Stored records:
# # # # #
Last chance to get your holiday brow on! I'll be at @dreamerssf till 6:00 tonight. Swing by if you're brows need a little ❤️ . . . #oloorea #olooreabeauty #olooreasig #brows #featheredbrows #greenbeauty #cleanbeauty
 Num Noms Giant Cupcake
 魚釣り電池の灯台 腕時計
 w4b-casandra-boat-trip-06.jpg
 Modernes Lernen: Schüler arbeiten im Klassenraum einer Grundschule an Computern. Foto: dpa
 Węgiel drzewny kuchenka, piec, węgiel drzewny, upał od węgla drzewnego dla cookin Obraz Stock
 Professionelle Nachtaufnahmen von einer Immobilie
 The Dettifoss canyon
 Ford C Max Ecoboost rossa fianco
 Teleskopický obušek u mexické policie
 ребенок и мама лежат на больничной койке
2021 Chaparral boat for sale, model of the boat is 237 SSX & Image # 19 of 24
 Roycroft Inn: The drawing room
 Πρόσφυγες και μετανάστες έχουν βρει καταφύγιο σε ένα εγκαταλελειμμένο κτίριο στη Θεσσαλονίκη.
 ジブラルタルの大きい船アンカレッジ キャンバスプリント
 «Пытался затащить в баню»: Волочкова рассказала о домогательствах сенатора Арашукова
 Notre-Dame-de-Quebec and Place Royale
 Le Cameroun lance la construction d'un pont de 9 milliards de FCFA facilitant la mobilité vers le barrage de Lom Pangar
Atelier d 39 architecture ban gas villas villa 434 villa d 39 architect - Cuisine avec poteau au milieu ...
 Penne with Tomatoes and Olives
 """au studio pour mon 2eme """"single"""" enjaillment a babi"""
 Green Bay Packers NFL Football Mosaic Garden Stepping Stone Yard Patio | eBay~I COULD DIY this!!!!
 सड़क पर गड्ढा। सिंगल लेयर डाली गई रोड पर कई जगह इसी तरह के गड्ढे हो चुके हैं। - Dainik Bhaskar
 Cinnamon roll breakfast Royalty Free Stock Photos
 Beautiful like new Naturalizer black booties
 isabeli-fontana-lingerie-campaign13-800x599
# # # # #
- WHAT IS BEING ASKED -
Every entry above needs to be quoted exactly.

- COMPLETED TASK -
Last chance to get your holiday brow on! I'll be at @dreamerssf till 6:00 tonight. Swing by if you're brows need a little ❤️ . . . #oloorea #olooreabeauty #olooreasig #brows #featheredbrows #greenbeauty #cleanbeauty
 Num Noms Giant Cupcake
 魚釣り電池の灯台 腕時計
 w4b-casandra-boat-trip-06.jpg
 Modernes Lernen: Schüler arbeiten im Klassenraum einer Grundschule an Computern. Foto: dpa
 Węgiel drzewny kuchenka, piec, węgiel drzewny, upał od węgla drzewnego dla cookin Obraz Stock
 Professionelle Nachtaufnahmen von einer Immobilie
 The Dettifoss canyon
 Ford C Max Ecoboost rossa fianco
 Teleskopický obušek u mexické policie
 ребенок и мама лежат на больничной койке
2021 Chaparral boat for sale, model of the boat is 237 SSX & Image # 19 of 24
 Roycroft Inn: The drawing room
 Πρόσφυγες και μετανάστες έχουν βρει καταφύγιο σε ένα εγκαταλελειμμένο κτίριο στη Θεσσαλονίκη.
 ジブラルタルの大きい船アンカレッジ キャンバスプリント
 «Пытался затащить в баню»: Волочкова рассказала о домогательствах сенатора Арашукова
 Notre-Dame-de-Quebec and Place Royale
 Le Cameroun lance la construction d'un pont de 9 milliards de FCFA facilitant la mobilité vers le barrage de Lom Pangar
Atelier d 39 architecture ban gas villas villa 434 villa d 39 architect - Cuisine avec poteau au milieu ...
 Penne with Tomatoes and Olives
 """au studio pour mon 2eme """"single"""" enjaillment a babi"""
 Green Bay Packers NFL Football Mosaic Garden Stepping Stone Yard Patio | eBay~I COULD DIY this!!!!
 सड़क पर गड्ढा। सिंगल लेयर डाली गई रोड पर कई जगह इसी तरह के गड्ढे हो चुके हैं। - Dainik Bhaskar
 Cinnamon roll breakfast Royalty Free Stock Photos
 Beautiful like new Naturalizer black booties
 isabeli-fontana-lingerie-campaign13-800x599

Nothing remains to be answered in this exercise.